Prompt A – In the translator's note on Nishiyama's Edo Culture, which chapters received endings that the translator added?
Prompt B – Continue the translator's note on Nishiyama's Edo Culture from the point where it stops.

Document passage –
= = = =
From Edo Culture: Daily Life and Diversions in Urban Japan, 1600–1868, by Nishiyama Matsunosuke, trans. and ed. by Gerald Groemer (U. Hawai‘i Press, 1997), pp. 3-4:

In translating I have striven to remain faithful to the spirit rather than the letter of Nishiyama’s prose. Some therefore may wish to label this book an adaptation rather than a translation. Nishiyama writing style is stiff and often thrives more on a general tone of enthusiasm for the subject than on logical connections between sentences or paragraphs. Such a style, informed by the conviction that a good point bears repetition and that the relevance of an example need not be clarified until the very end of a section, entirely rules out literal translation. I have thus pruned judiciously, rewritten, rethought sentence and paragraph order, but refrained from adding anything substantially new to Nishiyama’s writing. The only exceptions to this rule are a few brief definitions of terms unlikely to be known to a nonspecialist Anglophone readership and, moreover, the endings of Chapters 7, 8, and 9. In the original, these chapters simply stop when Nishiyama has run out of things to say. Such a writing style, common enough in Japanese academic prose, often irritates Western readers, who tend to prefer more synthetic conclusions. In these chapters, therefore, I have added summaries of Nishiyama’s major points, thereby bringing the chapter to a smoother close while not adding anything new.

Since the studies translated here were not conceived by Nishiyama as forming one volume, much material is repeated. In some cases I have simply excised such duplication. The largest cut occurs in Chapter 6. Here I have eliminated or moved to other chapters most of the information that is presented in the first half of the original study, which repeats much of what has already been translated as Chapters 1 through 5. All major changes have been discussed with Professor Nishiyama, who himself occasionally suggested alterations and corrections.

Documentation in the original studies is often lacking and sometimes erroneous. In an effort to complete as many references as possible, I have started from scratch. Unless otherwise indicated, therefore, all notes are by the translator. Rechecking sources has allowed me to uncover several errors and misprints, which have been silently corrected after confirmation by the author.
= = = =
Supplied entries –
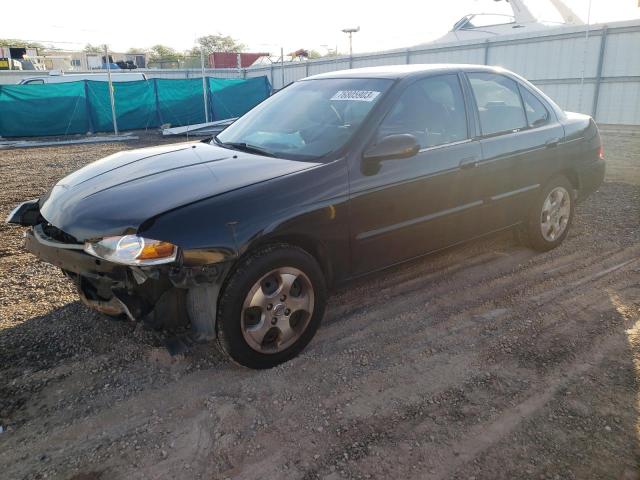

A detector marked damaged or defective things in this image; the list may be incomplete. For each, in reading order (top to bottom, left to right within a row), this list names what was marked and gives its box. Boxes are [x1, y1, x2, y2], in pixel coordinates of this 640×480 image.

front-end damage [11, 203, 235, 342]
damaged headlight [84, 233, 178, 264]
= = = =
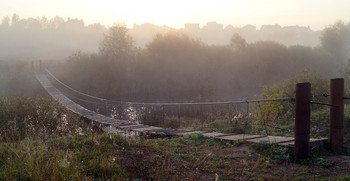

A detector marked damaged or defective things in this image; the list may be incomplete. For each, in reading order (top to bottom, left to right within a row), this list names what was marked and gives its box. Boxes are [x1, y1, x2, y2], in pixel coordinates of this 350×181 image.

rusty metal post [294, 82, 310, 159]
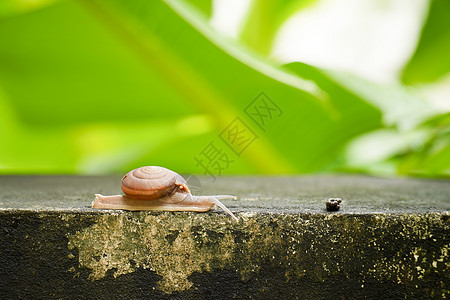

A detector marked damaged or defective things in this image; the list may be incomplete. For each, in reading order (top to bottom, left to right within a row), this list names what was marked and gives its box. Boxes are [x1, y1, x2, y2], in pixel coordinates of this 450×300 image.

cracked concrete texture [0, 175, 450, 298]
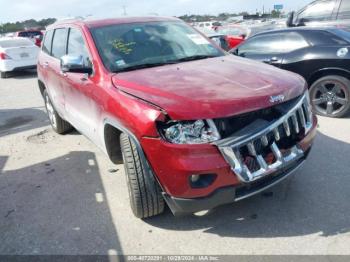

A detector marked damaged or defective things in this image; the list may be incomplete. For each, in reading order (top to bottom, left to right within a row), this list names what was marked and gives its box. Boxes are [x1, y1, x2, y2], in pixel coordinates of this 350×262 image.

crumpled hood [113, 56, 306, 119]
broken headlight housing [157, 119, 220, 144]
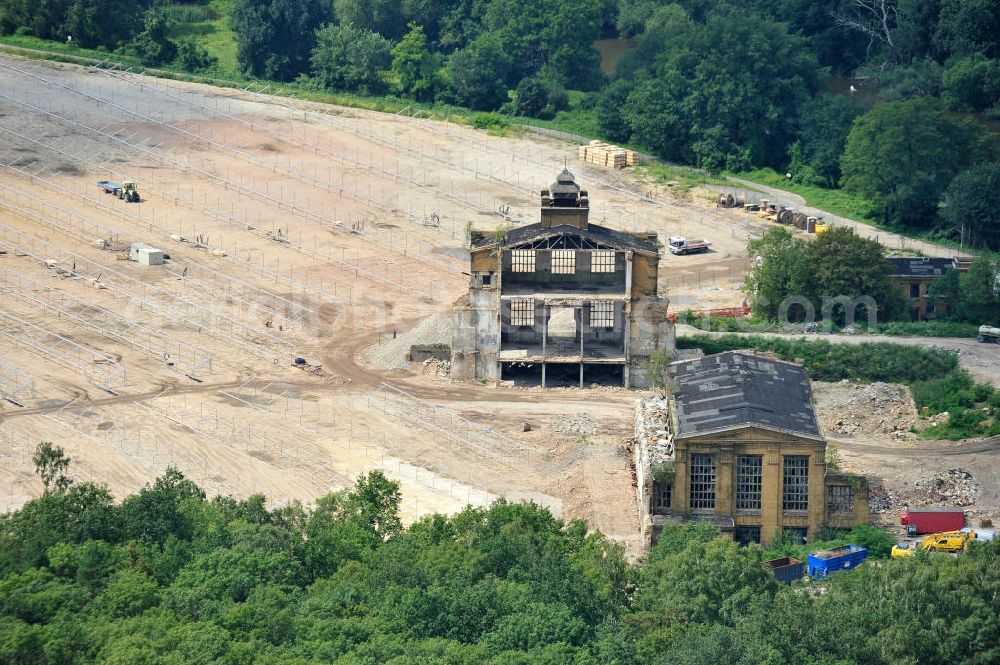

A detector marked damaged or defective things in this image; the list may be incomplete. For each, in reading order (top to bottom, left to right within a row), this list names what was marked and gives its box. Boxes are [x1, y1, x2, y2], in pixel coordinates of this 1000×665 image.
= = = =
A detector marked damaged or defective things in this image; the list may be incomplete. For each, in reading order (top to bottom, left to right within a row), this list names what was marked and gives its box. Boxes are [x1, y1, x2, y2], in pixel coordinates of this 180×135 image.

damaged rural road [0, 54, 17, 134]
= = = =
Task answer A – Chapters 7, 8, and 9.

Task answer B –
The selection of illustrations and maps, the transcription of musical examples, and the production of the glossary are also my responsibility. Other editorial additions include dates and footnoted biographical information on individuals, details of geographical location of small towns and villages, variant names and performance dates of kabuki plays or musical works, and dates of publication of books. Names of individuals have presented a special problem, since Nishiyama endows the use of pseudonyms (geimei) with a special significance. Edo-period writers, actors, musicians, and artists often assumed a large variety of pseudonyms, forcing the translator to select one of several names for the sake of consistency. I have generally selected the name most likely to appear in biographical dictionaries.

Translating the titles of books or kabuki plays presents yet other obstacles. Titles of novels, plays, or collections of poetry are often the source of cryptic puns—and in cases where a work no longer exists, the exact reading and meaning of the title are anybody’s guess. For extant books I have usually followed the reading of titles found in the Kokusho sōmokuroku. Kabuki titles are given in the version most likely to appear in kabuki dictionaries; alternative titles are given in the notes. A rough translation of a title’s most obvious meaning follows the original in parentheses; when such a translation appears in italics, this indicates that the book has been published under this title in English. The reader should note that the names of Buddhist temples end with the syllables ji, in, tera, or dera; Shinto shrines often end with sha, gu, or miya.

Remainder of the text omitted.